In [None]:
import requests
import pandas as pd
import pytz

# Set API key
auth_token = "get_your_api_key" ##get your api key

# Define query_one with pagination
query_one = """
query GetLatestModelMetadata($environmentId: BigInt!, $first: Int!, $after: String) {
  environment(id: $environmentId) {
    applied {
      models(first: $first, after: $after) {
        edges {
          node {
            name
            uniqueId
            schema
            database
            materializedType
            executionInfo {
              lastSuccessRunId
              executionTime
              executeStartedAt
            }
          }
        }
        pageInfo {
          endCursor
          hasNextPage
        }
      }
    }
  }
}
"""

# Query the API
def query_discovery_api(auth_token, gql_query, variables):
    response = requests.post(
        'https://metadata.cloud.getdbt.com/graphql',
        headers={
            "Authorization": f"Bearer {auth_token}",
            "Content-Type": "application/json"
        },
        json={"query": gql_query, "variables": variables}
    )
    try:
        response_data = response.json()
    except ValueError:
        print(f"Invalid JSON response: {response.text}")
        return None

    # Handle GraphQL errors
    if 'errors' in response_data:
        print("GraphQL Errors:", response_data["errors"])
        return None

    return response_data.get('data', None)

# Variables for query_one
variables_query_one = {
    "environmentId": 'your_environment_id',  # Replace with your environment ID
    "first": 500,
    "after": None  # Start with no cursor for the first page
}

# Fetch all models with pagination
all_models = []
while True:
    data = query_discovery_api(auth_token, query_one, variables_query_one)
    
    if not data or not data.get("environment"):
        print("No metadata found or error occurred.")
        break

    models_data = data["environment"]["applied"]["models"]
    all_models.extend([edge['node'] for edge in models_data['edges']])

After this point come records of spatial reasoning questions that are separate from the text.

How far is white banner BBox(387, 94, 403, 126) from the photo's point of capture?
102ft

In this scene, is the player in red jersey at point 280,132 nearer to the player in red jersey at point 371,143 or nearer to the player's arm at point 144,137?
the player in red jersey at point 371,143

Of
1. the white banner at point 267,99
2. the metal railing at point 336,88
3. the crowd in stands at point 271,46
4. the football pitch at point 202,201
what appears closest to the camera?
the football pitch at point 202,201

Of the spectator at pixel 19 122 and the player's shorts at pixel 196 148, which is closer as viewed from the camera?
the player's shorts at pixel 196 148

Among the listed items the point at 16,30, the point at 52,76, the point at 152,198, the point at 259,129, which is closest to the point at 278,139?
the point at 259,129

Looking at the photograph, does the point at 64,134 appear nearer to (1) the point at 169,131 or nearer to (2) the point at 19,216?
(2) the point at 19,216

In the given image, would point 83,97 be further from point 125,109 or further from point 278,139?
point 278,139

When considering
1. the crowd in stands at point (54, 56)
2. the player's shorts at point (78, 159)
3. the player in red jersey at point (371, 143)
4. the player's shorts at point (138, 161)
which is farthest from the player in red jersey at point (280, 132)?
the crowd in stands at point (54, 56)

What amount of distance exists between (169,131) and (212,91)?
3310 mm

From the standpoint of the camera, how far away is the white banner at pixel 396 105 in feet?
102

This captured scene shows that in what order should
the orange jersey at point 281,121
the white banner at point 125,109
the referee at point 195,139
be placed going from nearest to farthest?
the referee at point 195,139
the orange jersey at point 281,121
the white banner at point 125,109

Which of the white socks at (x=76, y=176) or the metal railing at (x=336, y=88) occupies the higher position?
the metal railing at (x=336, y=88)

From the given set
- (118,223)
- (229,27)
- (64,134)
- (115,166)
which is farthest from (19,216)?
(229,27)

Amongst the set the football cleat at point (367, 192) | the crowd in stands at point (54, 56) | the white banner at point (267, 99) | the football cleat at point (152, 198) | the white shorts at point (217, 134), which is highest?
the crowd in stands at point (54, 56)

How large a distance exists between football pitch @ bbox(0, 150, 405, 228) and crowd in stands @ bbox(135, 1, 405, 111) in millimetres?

    # Check if there's another page
    page_info = models_data["pageInfo"]
    if page_info["hasNextPage"]:
        variables_query_one["after"] = page_info["endCursor"]
    else:
        break

# Convert all models to a dataframe
models_df = pd.DataFrame(all_models)

# Unnest the executionInfo column
if 'executionInfo' in models_df:
    models_df = pd.concat([models_df.drop(['executionInfo'], axis=1), models_df['executionInfo'].apply(pd.Series)], axis=1)

# Sort the models by execution time
models_df_sorted = models_df.sort_values('executionTime', ascending=False)




In [None]:
models_df

In [None]:
models_df['executeStartedAt'] = pd.to_datetime(models_df['executeStartedAt'])


In [None]:
# Convert from UTC to IST
from pytz import timezone
ist = timezone('Asia/Kolkata')

dt_columns = ['executeStartedAt']

for col in dt_columns:
    models_df[col] = models_df[col].dt.tz_convert(ist)


In [None]:
models_df

In [None]:
from sqlalchemy import create_engine

# Database connection details
username = "######"
password = "######"
host = "######"  # Or your database host
port = "######"  # Default PostgreSQL port
database = "######"

# Create an SQLAlchemy engine
engine = create_engine(f"postgresql+psycopg2://{username}:{password}@{host}:{port}/{database}")


In [None]:
models_df.to_sql('dbt_models', con=engine, schema='analytics', if_exists='replace', index=False)